The pub maintains a successful restaurant while brewing for its rapidly expanding market. Now that Ubu, and the brewery's India Pale Ale (I.P.A.) are moving into Saratoga Springs and Glens Falls, the brewmasters are setting their sights to the west, looking to expand toward Ogdensburg and Waterbury. The LPPB's expansion is remarkable, if you consider the house-sized brewery where it all begins.

"The smallness is something we thrive on," comments Ericson. In a town with a population of only 4000, the brewery keeps its devoted regulars coming back day in and day out while sending its brews across the North Country. "Nobody is on the level we are," he adds.


The LPPB as a whole gives customers new and old alike an at-home feeling in a relaxed setting with some of the areas finest tasting beers to match. "Its very personal here," adds co-brewmaster Kevin Litchfield.

Since the dawn of the brewpub, Ericson wanted beer lovers of all types to enjoy his brews within the comfort of the pub. This idea is what led to a non-smoking upstairs. So, those looking for a good time can go to enjoy a Moose Island Ale with an order of chicken nachos or an Ubu with their BBQ baby-back ribs without worrying about smelling like an ashtray the next day. And the seasonally revolving menu at the brewery incorporates several of the brews. Whether it's the bratwurst steamed in Moose Island or the Ubu poured into the house ale onion and portabella soup, patrons will find themselves wanting more, even when they notice that full feeling from the generous portions.


Over 405 batches ago, Ericson knew his dream was on the way. "From the minute we saw the stained glass, we knew we were going to have our brewery," comments Ericson about the colorful windows overlooking Mirror Lake. The fireplace in the dinning room also adds to the feeling of being in a cabin on the lake.


When Ericson decided to look for a place for his brewery, he knew what he wanted. "We started looking for towns that didn't have a brew pub but should."


Ericson and former partner Chad Cleveland found their opportunity at PJ O'Neil's, a local bar with a reputation seventeen years strong. "I don't know of many places that get their liquor license and open the doors to 15 regulars the same day," Ericson points out. "There was a niche to be filled, and upstate New York was behind microbrews at the time," he adds. "People were ready for something like this to happen."

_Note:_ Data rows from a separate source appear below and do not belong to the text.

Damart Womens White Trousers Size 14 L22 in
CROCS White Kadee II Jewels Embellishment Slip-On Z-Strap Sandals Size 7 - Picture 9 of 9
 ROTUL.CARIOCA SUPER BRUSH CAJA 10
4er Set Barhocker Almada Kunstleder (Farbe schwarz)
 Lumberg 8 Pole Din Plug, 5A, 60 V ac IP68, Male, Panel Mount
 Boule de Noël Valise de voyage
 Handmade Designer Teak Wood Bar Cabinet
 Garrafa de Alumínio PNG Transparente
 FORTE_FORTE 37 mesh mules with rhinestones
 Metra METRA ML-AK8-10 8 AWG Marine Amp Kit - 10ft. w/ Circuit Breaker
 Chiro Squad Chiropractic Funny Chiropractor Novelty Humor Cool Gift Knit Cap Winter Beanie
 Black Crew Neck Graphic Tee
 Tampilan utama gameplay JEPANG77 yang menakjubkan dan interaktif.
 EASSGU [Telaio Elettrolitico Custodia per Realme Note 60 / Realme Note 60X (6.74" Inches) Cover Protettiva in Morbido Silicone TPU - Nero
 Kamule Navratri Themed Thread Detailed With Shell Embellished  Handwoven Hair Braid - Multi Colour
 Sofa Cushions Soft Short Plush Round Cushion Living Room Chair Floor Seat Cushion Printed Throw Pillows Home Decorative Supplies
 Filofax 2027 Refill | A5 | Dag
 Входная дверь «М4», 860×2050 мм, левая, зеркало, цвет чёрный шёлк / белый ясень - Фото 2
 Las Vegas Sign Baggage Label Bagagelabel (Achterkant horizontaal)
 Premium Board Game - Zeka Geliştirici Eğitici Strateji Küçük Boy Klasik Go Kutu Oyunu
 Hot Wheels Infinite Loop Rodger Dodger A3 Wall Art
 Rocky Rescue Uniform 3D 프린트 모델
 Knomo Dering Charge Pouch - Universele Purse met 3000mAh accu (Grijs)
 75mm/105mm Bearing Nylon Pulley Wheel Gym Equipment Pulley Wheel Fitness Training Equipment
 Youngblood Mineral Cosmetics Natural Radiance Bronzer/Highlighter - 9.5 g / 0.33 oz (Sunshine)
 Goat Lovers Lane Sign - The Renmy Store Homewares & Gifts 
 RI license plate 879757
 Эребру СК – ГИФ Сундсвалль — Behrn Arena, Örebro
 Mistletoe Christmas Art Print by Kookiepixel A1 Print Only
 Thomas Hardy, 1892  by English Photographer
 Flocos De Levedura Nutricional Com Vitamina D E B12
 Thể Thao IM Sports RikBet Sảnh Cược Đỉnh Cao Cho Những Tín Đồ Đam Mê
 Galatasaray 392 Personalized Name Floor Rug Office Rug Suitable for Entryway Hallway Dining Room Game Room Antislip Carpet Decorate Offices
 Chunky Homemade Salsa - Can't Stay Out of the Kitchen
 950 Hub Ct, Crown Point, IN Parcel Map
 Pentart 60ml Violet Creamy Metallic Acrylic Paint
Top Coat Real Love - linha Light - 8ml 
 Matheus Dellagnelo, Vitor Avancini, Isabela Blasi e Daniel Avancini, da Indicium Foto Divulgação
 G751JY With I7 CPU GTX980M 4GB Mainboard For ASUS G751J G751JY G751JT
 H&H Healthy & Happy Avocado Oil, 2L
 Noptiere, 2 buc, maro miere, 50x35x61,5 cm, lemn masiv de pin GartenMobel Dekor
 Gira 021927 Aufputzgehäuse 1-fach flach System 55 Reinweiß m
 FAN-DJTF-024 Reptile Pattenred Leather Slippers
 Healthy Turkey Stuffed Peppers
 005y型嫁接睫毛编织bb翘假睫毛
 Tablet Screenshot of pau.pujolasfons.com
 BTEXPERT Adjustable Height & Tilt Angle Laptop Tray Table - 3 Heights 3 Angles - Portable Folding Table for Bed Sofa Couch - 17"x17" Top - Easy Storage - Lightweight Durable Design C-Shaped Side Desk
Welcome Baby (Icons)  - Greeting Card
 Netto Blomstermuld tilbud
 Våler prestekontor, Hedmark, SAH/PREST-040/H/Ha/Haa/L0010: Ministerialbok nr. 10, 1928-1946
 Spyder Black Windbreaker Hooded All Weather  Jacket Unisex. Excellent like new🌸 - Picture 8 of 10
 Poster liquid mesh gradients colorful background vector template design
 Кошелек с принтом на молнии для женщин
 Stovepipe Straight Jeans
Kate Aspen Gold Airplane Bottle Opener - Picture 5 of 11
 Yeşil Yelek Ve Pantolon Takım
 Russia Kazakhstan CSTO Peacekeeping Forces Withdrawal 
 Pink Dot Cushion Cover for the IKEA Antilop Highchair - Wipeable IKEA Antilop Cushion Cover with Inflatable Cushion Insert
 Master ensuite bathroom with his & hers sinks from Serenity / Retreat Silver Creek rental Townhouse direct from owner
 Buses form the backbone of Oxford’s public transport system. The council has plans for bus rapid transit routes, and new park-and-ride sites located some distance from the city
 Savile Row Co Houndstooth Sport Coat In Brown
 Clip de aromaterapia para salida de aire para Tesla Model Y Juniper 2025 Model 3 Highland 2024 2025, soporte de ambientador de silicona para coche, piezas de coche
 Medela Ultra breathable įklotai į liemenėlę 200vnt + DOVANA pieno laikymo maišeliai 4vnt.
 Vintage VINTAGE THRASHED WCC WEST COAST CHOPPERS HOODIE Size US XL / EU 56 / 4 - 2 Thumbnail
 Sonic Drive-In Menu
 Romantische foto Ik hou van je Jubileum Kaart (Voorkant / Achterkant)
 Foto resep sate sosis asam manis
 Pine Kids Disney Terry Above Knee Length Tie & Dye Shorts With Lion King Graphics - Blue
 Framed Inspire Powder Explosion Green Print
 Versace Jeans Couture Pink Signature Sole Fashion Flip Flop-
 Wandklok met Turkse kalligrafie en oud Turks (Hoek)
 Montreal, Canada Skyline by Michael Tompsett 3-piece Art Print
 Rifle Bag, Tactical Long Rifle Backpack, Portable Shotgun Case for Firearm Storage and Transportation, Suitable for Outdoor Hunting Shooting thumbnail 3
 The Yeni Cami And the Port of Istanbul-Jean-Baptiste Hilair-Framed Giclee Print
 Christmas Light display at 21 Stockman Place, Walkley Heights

Now, forty brews later, Litchfield and co-brewmaster Matt Ray produce the quality that the brewery is known for on a daily basis. When the idea of personal dedication comes to mind, there isn't a better example than these brewmasters.

"We oversee everything related to beer, every aspect from start to finish," Lirchfield says. Besides the "quality control" (making sure the brewing juices taste good on a daily basis), the two oversee the beer from the moment the grain is ground until it's finally tapped at the local bar. The gallon growlers that show up on the shelf of your local store are put there by Litchfield himself. "It's a lot of work, but we enjoy it," Ray says.


"It's very rewarding," he continues. "When you get [to a new account] they don't have [our beer], and when you leave, they have the beer that we made on tap."


With the smooth I.P.A., the hardy Ubu, the golden Moose Island, and the medium-bodied Barkeater Amber Ale on tap at all times and two seasonally revolving beers filling the rest of the two six-tap bars, it's no wonder why the LPPB stays fresh in the hearts of the locals year round. But don't expect to find any of the seasonal brews at the local store, notes Litchfield. "We make the seasonal brews local for the people that come in and drink here."